===== Text passage =====
# Games that a 5 year old can play



## Tiger In A Tie (Sep 30, 2011)

I have a 5 year old nephew, and he and I like to play video games together. We play Mario Super Sluggers (baseball) and Super Mario Sunshine. In Sunshine, I play all the levels and he watches, and he plays on the island and squirts the guys and just runs around in general.

However, I've almost beat the game and was wondering if you guys had any recommendation for a game he can understand? I'd be able to do the hard parts, most likely a lot of the main story,  but he does enjoy playing the easy parts and picks things up pretty fast. I'm hoping I can start teaching him how to progress through a game.

Do you guys have any game recommendations that are fairly easy? Preferably I'd like a Wii or GameCube game, but I do have an N64.

Any help is appreciated, thanks!


----------



## Schwimmwagen (Sep 30, 2011)

When I clicked, I thought this was going to be a thread where we could easily drift it into a rant about the dominance of casual games in the market.

I was disappointed.   :v

Anyway, I don't have many suggestions, but I reckon Pikmin on the Gamecube is a good one. Maybe. >_>


----------



## Aetius (Sep 30, 2011)

Ocarina of time.
===== Data excerpt =====
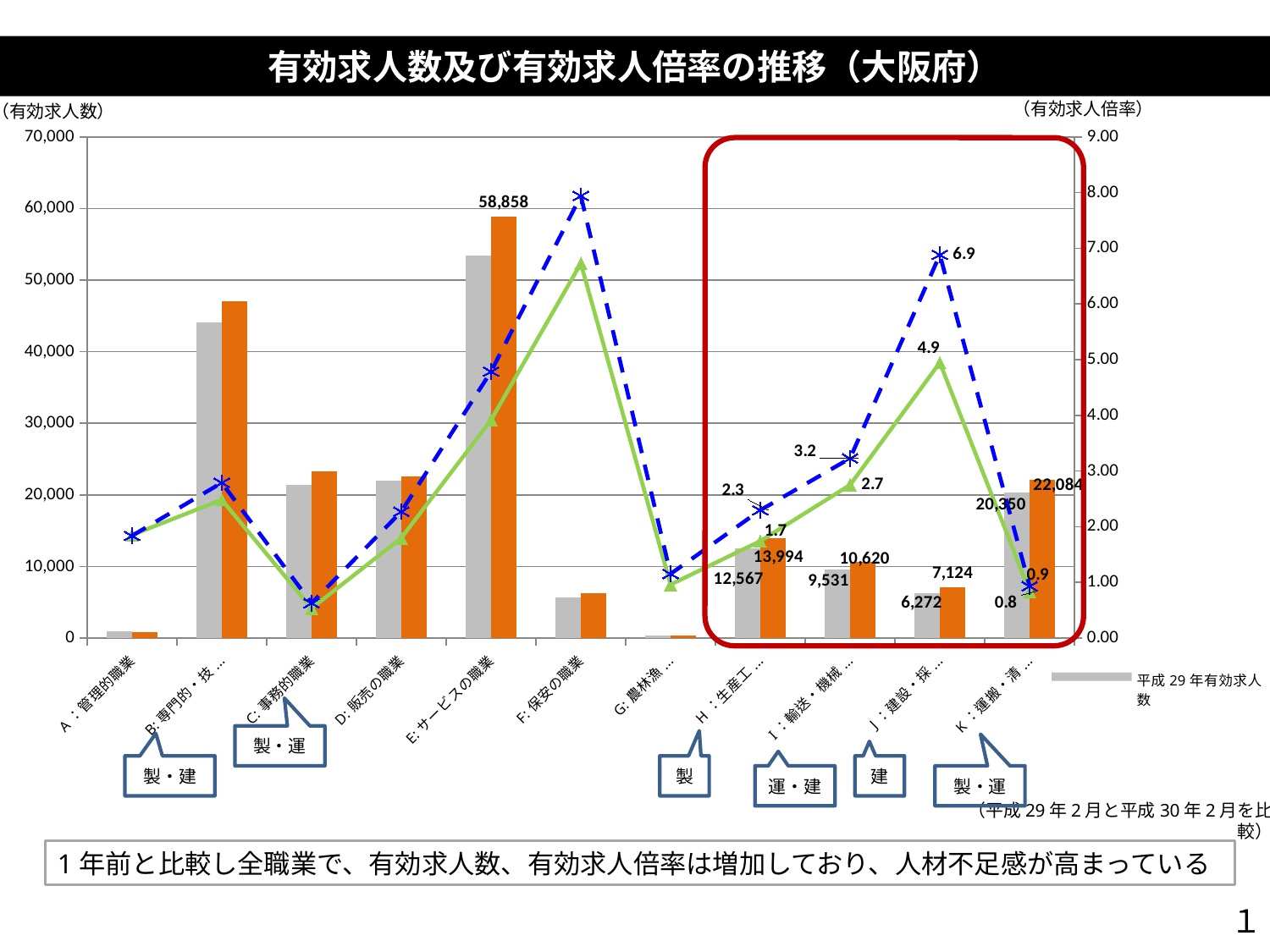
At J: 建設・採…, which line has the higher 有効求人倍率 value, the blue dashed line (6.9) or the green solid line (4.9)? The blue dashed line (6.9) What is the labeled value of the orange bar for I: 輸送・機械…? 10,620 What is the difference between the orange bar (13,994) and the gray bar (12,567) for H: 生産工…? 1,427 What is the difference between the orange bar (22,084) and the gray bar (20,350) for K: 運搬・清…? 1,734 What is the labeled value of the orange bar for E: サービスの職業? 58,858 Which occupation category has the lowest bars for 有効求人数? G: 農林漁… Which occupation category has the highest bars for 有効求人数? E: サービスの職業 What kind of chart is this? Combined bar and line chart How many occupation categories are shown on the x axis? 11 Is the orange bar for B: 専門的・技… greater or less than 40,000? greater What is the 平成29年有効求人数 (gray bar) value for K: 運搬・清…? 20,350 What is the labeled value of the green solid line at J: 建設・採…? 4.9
=====
Questions to answer:
1) In the thread on games a 5 year old can play, copy the text between "Any help is" and "in the market.", inclusive.
2) Shorten the paragraph in the thread on games a 5 year old can play that starts with "However, I've almost beat the game", keeping its main facts.

Numbered answers:
1)
Any help is appreciated, thanks!


----------



## Schwimmwagen (Sep 30, 2011)

When I clicked, I thought this was going to be a thread where we could easily drift it into a rant about the dominance of casual games in the market.

2) Having nearly beaten the game, the poster asks for a game the nephew can understand. The poster would handle the hard parts and likely much of the main story. The nephew enjoys the easy parts and learns fast. The aim is to start teaching him how to progress through a game.